Qualquer gravidez nessas faixas etárias é considerada de risco. No entanto, o risco obtido pela idade da mulher não é nem deve ser o único critério para a indicação de um aborto. O professor Jorge de Rezende Filho, da UFRJ, que em 2018 foi ao STF defender a descriminalização do aborto, foi entrevistado recentemente pelo O Globo. Na entrevista, sobre a gravidez de uma menina de 11 anos no Piauí, ele disse que, caso houvesse a opção por levar a gravidez adiante, a jovem não sofreria grandes riscos do ponto de vista médico. Reforço que estamos falando do ponto de vista médico, não da brutalidade que esse crime causou.

O conceito penal de aborto é qualquer morte do bebê durante a gravidez, mesmo que com nove meses. Já o conceito médico é de que aborto é até 22 semanas. Esse limite não é uma novidade e já estava estabelecido no documento desde 2012, em texto elaborado pela gestão anterior. Nada mudamos.
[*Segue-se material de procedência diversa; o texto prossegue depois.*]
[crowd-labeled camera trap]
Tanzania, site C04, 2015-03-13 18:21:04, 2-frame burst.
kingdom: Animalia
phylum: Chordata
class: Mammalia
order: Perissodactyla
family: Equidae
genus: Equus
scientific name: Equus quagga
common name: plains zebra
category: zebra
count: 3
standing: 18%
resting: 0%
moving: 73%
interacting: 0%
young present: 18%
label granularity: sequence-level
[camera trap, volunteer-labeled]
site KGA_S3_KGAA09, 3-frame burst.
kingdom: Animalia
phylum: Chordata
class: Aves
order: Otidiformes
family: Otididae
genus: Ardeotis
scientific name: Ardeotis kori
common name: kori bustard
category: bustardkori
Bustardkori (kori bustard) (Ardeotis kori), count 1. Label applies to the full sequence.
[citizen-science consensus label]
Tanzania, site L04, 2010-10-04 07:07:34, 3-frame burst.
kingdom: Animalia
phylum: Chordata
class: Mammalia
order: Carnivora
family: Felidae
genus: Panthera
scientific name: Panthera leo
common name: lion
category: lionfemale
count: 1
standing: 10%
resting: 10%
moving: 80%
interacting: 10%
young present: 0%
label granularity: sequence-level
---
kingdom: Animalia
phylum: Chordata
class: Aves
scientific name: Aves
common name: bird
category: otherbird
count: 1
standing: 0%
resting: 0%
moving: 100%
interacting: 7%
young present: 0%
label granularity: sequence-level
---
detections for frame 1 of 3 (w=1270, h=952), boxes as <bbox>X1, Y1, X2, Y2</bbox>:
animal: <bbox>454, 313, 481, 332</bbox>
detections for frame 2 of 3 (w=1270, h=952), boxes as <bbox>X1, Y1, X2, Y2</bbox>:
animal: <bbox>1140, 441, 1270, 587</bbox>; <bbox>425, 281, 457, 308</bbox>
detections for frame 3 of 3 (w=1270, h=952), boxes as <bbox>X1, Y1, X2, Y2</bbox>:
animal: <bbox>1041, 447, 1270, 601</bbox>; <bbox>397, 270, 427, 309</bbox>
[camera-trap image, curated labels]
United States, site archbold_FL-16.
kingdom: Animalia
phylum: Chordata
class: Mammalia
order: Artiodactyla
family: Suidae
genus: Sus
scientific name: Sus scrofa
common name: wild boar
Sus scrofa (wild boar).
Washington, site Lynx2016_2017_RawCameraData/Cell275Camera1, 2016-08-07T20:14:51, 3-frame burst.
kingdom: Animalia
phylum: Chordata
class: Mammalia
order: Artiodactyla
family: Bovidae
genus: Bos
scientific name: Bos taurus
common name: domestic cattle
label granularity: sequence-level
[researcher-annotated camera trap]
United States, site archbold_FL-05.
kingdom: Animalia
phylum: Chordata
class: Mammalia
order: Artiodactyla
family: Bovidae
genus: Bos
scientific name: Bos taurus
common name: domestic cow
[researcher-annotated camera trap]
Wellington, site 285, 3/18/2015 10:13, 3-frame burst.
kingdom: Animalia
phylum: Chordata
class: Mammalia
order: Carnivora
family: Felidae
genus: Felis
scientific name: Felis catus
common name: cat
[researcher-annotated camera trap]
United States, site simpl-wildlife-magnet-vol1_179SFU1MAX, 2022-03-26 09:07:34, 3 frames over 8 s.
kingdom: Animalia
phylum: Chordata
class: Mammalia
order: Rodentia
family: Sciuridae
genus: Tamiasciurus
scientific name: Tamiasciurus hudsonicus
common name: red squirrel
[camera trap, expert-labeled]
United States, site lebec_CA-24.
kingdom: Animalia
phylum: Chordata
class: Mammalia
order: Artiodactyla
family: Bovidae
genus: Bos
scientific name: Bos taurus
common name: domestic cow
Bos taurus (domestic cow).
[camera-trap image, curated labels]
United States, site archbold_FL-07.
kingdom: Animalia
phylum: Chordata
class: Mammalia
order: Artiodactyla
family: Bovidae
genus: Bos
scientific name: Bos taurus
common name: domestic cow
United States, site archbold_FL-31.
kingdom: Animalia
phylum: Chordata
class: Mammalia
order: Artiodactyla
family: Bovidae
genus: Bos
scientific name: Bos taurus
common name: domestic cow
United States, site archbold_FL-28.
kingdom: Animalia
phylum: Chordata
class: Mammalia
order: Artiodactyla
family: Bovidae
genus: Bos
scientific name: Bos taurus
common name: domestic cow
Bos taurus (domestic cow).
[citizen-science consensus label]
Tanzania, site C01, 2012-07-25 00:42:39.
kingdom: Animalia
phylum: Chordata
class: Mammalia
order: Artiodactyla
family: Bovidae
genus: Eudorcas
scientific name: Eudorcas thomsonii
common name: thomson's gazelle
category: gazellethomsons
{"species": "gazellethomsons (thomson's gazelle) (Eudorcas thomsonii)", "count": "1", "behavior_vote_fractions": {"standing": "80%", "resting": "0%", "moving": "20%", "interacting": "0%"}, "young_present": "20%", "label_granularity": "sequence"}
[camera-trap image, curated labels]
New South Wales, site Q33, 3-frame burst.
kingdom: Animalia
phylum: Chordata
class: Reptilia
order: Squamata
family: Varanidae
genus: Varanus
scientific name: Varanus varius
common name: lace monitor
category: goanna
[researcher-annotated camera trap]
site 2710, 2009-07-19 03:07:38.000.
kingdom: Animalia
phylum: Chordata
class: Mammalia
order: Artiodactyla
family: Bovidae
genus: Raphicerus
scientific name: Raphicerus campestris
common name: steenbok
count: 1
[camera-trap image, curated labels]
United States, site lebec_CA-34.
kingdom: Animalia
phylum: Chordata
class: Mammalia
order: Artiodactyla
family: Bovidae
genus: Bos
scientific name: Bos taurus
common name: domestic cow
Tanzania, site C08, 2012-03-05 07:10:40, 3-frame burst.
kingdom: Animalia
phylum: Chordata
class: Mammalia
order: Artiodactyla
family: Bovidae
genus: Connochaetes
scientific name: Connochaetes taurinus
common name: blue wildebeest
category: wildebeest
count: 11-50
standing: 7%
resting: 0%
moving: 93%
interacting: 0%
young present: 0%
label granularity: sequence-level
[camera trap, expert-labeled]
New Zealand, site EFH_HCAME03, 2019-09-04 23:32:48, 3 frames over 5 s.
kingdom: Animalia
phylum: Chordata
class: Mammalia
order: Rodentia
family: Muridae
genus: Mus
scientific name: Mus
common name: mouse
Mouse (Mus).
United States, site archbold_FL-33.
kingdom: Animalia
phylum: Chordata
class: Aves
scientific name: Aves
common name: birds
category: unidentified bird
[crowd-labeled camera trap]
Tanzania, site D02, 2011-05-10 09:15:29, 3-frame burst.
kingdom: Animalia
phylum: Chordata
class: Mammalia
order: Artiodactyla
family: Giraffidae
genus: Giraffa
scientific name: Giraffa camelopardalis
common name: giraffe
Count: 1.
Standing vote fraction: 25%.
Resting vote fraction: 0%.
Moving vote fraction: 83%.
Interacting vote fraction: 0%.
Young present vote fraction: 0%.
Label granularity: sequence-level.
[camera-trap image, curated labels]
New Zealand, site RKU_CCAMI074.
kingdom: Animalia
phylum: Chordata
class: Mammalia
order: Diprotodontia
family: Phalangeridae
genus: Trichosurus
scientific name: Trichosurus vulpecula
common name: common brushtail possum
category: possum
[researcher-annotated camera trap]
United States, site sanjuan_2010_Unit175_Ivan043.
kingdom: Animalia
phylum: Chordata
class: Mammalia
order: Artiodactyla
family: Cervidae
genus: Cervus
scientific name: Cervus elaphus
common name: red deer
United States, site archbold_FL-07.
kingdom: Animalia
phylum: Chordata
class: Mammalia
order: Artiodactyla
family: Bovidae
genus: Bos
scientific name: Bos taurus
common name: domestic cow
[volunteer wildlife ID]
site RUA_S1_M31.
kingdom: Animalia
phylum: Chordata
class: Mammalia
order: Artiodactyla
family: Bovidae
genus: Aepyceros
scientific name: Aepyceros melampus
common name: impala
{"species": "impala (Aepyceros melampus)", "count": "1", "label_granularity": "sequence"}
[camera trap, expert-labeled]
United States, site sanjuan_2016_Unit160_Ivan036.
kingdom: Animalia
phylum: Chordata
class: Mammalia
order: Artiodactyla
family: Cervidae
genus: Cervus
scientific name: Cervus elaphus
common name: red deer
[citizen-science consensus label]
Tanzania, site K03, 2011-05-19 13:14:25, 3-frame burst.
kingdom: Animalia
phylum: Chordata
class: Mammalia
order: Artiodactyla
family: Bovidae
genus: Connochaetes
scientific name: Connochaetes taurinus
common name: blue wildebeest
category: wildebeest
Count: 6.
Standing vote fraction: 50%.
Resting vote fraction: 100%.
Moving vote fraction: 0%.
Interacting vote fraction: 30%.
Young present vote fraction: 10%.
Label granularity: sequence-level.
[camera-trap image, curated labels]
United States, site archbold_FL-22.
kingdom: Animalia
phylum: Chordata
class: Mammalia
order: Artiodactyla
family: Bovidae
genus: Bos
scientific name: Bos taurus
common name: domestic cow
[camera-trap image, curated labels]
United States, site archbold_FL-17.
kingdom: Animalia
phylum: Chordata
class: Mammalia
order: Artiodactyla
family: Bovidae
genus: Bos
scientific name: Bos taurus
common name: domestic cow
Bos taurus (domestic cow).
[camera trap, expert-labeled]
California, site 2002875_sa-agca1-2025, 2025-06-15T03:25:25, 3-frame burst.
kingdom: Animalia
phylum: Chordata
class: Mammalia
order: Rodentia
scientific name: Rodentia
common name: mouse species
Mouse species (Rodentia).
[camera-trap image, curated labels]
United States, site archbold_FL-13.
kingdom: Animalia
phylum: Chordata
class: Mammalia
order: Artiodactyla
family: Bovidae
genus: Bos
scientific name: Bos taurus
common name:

Aborto é ato médico e deve ser norteado por preceitos éticos. O direito da mulher de interromper a gravidez pela lei não é afetado. No entanto, a idade gestacional deve ser levada em consideração do ponto de vista médico, sem que haja necessariamente a morte do bebê.

As evidências científicas não mostram nenhuma vantagem no feticídio —termo utilizado na literatura médica que a mídia criticou. Mudar o termo não apagará o ato de se matar um bebê de nove meses no ventre materno. A questão é que, após 22 semanas, o médico não deve injetar cloreto de potássio no coração do bebê pelo desejo de matá-lo. Deveria fazer a interrupção da gravidez, oferecendo ao bebê a chance de tentar sobreviver fora do útero e, se necessário, ir para a adoção.

Por fim, ouso dizer que o atual Ministério da Saúde foi o que mais fez pela saúde das mulheres e crianças na história, criando a Rede de Atenção Materna e Infantil e dobrando o orçamento para cuidar de mães e bebês. A defesa da vida da mulher e da criança, desde a concepção, sempre será nossa prioridade.